### THE PROBLEM
Reproduce verbatim the final portion of the material below, from the line containing "From closest to farthest, what order do" through its last line, and nothing else.

### MATERIAL PROVIDED
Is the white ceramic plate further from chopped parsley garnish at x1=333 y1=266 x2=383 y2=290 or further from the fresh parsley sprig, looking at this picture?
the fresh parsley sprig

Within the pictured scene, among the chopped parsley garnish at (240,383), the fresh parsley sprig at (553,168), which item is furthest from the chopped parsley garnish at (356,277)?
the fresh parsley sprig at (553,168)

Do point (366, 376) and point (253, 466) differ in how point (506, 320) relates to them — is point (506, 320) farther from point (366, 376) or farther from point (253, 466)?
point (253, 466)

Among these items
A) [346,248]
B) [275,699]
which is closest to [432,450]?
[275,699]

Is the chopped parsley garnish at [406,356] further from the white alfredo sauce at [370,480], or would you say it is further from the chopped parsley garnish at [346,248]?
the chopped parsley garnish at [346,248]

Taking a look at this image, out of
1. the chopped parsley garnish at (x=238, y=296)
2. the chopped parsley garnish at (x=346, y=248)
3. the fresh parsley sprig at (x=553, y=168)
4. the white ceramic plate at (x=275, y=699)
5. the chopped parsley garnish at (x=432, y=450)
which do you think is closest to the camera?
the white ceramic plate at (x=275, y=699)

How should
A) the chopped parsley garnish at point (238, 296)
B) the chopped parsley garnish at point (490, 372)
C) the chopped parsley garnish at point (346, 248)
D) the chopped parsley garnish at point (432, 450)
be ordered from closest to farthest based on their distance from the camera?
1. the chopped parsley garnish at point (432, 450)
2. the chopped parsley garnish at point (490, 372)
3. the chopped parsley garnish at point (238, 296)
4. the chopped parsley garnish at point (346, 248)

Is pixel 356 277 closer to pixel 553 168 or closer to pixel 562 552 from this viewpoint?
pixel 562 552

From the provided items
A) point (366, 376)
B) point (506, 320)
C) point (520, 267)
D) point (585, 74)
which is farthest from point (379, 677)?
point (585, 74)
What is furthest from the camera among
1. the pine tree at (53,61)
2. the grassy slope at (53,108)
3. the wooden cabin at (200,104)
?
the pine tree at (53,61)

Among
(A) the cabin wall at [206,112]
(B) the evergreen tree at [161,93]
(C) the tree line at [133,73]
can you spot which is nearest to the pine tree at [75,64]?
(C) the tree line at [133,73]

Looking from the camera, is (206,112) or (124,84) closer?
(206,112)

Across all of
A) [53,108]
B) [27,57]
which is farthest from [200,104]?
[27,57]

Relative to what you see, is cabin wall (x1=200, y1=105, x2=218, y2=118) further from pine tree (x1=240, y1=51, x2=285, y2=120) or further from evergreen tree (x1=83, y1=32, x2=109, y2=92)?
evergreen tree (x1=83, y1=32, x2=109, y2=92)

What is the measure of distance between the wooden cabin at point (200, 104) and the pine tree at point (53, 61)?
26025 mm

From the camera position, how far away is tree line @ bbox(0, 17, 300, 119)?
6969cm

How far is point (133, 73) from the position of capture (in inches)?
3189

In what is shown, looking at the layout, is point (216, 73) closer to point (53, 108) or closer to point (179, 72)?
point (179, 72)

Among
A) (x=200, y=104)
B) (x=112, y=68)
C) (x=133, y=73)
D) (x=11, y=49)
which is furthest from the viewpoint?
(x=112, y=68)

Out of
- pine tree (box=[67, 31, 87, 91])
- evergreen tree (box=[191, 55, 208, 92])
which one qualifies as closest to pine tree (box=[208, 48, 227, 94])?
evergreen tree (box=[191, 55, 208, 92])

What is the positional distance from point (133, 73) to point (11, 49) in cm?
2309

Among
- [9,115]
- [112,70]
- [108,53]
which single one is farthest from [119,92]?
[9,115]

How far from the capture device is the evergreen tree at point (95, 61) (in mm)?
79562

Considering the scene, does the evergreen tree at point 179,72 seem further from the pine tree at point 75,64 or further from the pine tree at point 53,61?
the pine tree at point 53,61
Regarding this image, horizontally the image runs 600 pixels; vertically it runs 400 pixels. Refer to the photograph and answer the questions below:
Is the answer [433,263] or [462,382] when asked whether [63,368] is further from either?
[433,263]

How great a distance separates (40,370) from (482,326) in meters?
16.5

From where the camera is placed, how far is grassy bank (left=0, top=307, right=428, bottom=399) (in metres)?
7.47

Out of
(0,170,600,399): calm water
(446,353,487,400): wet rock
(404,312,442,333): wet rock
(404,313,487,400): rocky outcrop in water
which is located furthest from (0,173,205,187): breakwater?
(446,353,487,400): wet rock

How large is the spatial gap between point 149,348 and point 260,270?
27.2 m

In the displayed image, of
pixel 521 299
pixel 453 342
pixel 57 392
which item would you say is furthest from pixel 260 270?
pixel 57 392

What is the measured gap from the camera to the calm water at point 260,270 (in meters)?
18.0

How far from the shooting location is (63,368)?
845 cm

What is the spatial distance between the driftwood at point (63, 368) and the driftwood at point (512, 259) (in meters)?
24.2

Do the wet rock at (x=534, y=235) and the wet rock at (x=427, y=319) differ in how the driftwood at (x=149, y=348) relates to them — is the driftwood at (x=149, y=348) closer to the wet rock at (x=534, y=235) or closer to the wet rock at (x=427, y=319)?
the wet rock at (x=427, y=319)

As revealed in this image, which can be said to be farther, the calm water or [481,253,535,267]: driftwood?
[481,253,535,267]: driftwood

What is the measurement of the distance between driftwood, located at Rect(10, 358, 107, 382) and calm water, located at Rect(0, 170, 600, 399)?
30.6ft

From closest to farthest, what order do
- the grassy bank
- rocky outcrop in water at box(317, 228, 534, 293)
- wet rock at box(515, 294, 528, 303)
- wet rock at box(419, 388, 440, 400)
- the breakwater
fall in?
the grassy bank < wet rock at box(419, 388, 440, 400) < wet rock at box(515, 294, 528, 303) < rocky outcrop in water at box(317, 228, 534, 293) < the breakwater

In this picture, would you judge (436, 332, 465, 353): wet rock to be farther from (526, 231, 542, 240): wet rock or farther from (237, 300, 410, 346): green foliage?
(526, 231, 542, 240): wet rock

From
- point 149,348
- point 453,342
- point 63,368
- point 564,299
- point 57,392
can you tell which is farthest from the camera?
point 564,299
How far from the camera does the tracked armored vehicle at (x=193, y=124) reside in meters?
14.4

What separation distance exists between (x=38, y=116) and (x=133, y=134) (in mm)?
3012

### FULL RESPONSE
From closest to farthest, what order do
- the grassy bank
- rocky outcrop in water at box(317, 228, 534, 293)
- wet rock at box(515, 294, 528, 303)
- wet rock at box(419, 388, 440, 400)
- the breakwater
fall in?
the grassy bank < wet rock at box(419, 388, 440, 400) < wet rock at box(515, 294, 528, 303) < rocky outcrop in water at box(317, 228, 534, 293) < the breakwater

In this picture, would you judge (436, 332, 465, 353): wet rock to be farther from (526, 231, 542, 240): wet rock or farther from (237, 300, 410, 346): green foliage?
(526, 231, 542, 240): wet rock

From
- point 149,348
- point 453,342
- point 63,368
- point 564,299
- point 57,392
can you tell which is farthest from the camera?
point 564,299
How far from the camera does the tracked armored vehicle at (x=193, y=124) reside in meters?
14.4

What separation distance exists between (x=38, y=116) and (x=133, y=134) (in mm)?
3012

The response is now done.